Eppur si muove – But even so, it moves, said Galileo Galilei after his trial. If the U.S. economy is hustling, and Europe’s is recovering after more than five years of the doldrums, Italy’s finally is showing signs of moving forward. Combined with a drop of almost 10% in purchases of imported items, sales of domestic products have risen by 7.3%. The government’s battle against tax evaders has made progress, and so far this year over last tax revenues are up by 9.1%, according to the financial daily Il Sole/24 Ore.
The European Union Commission acknowledges that Italy is emerging from the nasty recession that began in 2008, albeit “gradually.” Its prediction is that the economy will grow this year by 0.6% (albeit a shade less than the government has been predicting) and, in 2015 will rise by 1.2%. “The EU estimates confirm that Italy is improving,” crowed Finance Minister Pier Carlo Padoan. “Their forecasts show growth, improved competitiveness, and above all improvements in investments and employment.”
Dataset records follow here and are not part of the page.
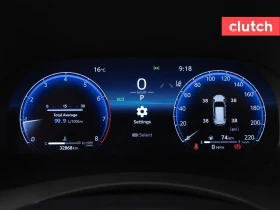 Toyota Highlander Platinum* AWD* АвтоКредит* (ЦЕНА ДО БГ), снимка 8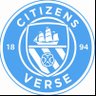 Profilbild von Citizensverse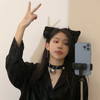 Chiyao Tsai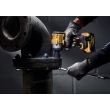 Boulonneuse à chocs 1/2'' 18 V XR BRUSHLESS + 2 batteries 5 Ah + chargeur + coffret T-STAK DEWALT DCF922P2T-QW photo du produit Secondaire 5 S
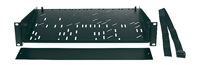 CANFORD RACK-PAK ANCHOR STRAP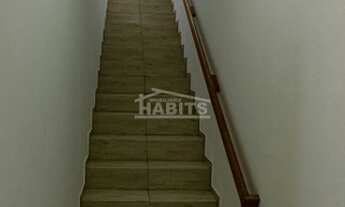 Imagem 6: SOBRADO COMERCIAL com 4 dormitórios para alugar com 754m² por R$ 11.000,00 no bairro Boque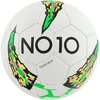 NO10 kamuolys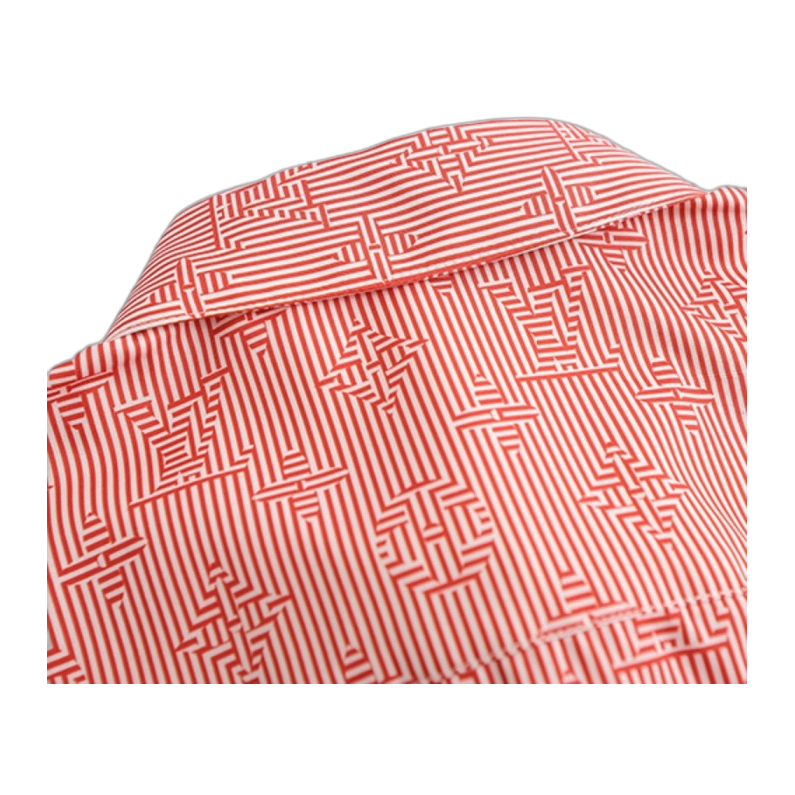 LV – SET
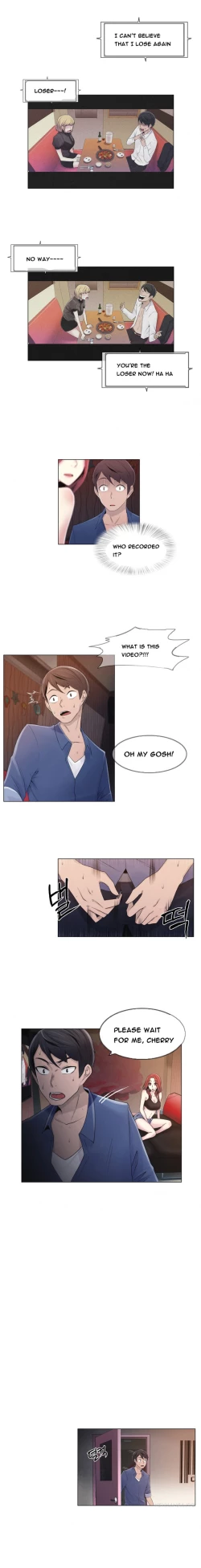 Page 348 of Miss Mystic Ch.1-25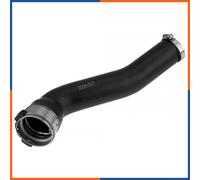 Gaine de suralimentation pour JEEP | 04891966AB, GPP-CH-017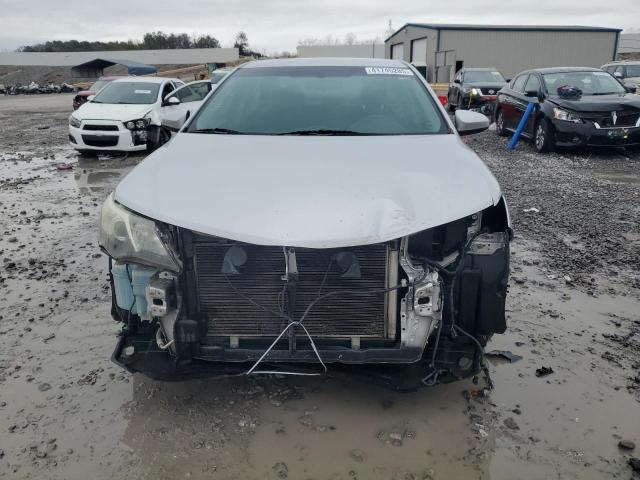 Photo 5 from auction – 2014 TOYOTA CAMRY L with VIN 4T1BF1FK7EU422557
The EU Commissioners also announced that they would make no specific comment on the Italian government’s economic policies until June, or conveniently just after the May 25 pan-European elections. These elections lurk noisily in the background these days because they are being viewed as a litmus test of the relative strengths of the big four political leaders. Former Premier Silvio Berlusconi on the right is on the warpath, putting his daughter’s name at the top even as a good number of his fellow party members object. The minority governing partner Angelino Alfano is fighting for space on the right while Premier Matteo Renzi, who is openly at war with the labor leaders of his own Partito Democratico, is somewhere in mid-stream. And the popular populist spoiler Beppe Grillo.
To return to the economy, the products illustrating the Italian style and way of life are finding admirers in the newer boom economies. The slogan is “belli e ben fatti” – good looking and well made -- and this attention to quality is the branding trend Italian manufacturers are promoting. A hike in demand from Russia, the Emirates and China is already visible, up 45% to these countries in 2013 over 2012, and is expected to continue. Marketing experts who attended the fifth annual meeting in Milan last week called Esportare la Dolce Vita – Exporting the Sweet Life – promoted by the industrial associations Confindustria and Prometeia suggest that, besides quality, behind this is the notion that the products evoke the country itself. Fashions (shoes, eyeglasses, jewelry), food and stylish home decorating objects lead the pack. A newer market: Latin America, led by Brazil with its boomlet economy.
Inflation has been contained, with a median of 1.2% in 2013 – the lowest since 2009 and an improvement over the previous year’s 3%. A signal of a possible return of foreign investors in Italian enterprises is the increase of 9.2% to 15.2% in 2013 over 2012 in the Societa’ Generali in Italy, whose field is corporate and investment banking.
Taking a more intimate look at domestic accounts, the Campania Region is being admired because its health services budget has moved into the black side of the ledger.
This hardly means the problems wrought by the recession are behind – on the contrary. From January to July 2013 consumption of gasoline dropped by 6.3%, meaning that, because the petrol tax is large, its contribution to tax revenue declined by almost 3%. The recession also has meant that, between 2008 and 2012, at least 9,000 companies considered “historical” because in business at least half a century shut their doors, according to researchers for the Monza and Brianza Chamber of Commerce in Lombardy. Consumption overall dropped by almost 8% between 2012 and 2013, Codacons reports, with the decline hurting above all manufacturers and retailers of clothing, foodstuffs and household goods.
Writing in La Repubblica, the authoritative Massimo Riva points out that Italy still has the worst public debt in Europe despite the fact that it is second on the continent in manufacturing. Labor costs are still too high, he says, making Italy less competitive. Obviously there are exceptions, he warns, but far too many Italian entrepreneurs are more stodgy and less innovative than their peers elsewhere. “The recession may be ending but the culture of the businessmen must change,” he concludes.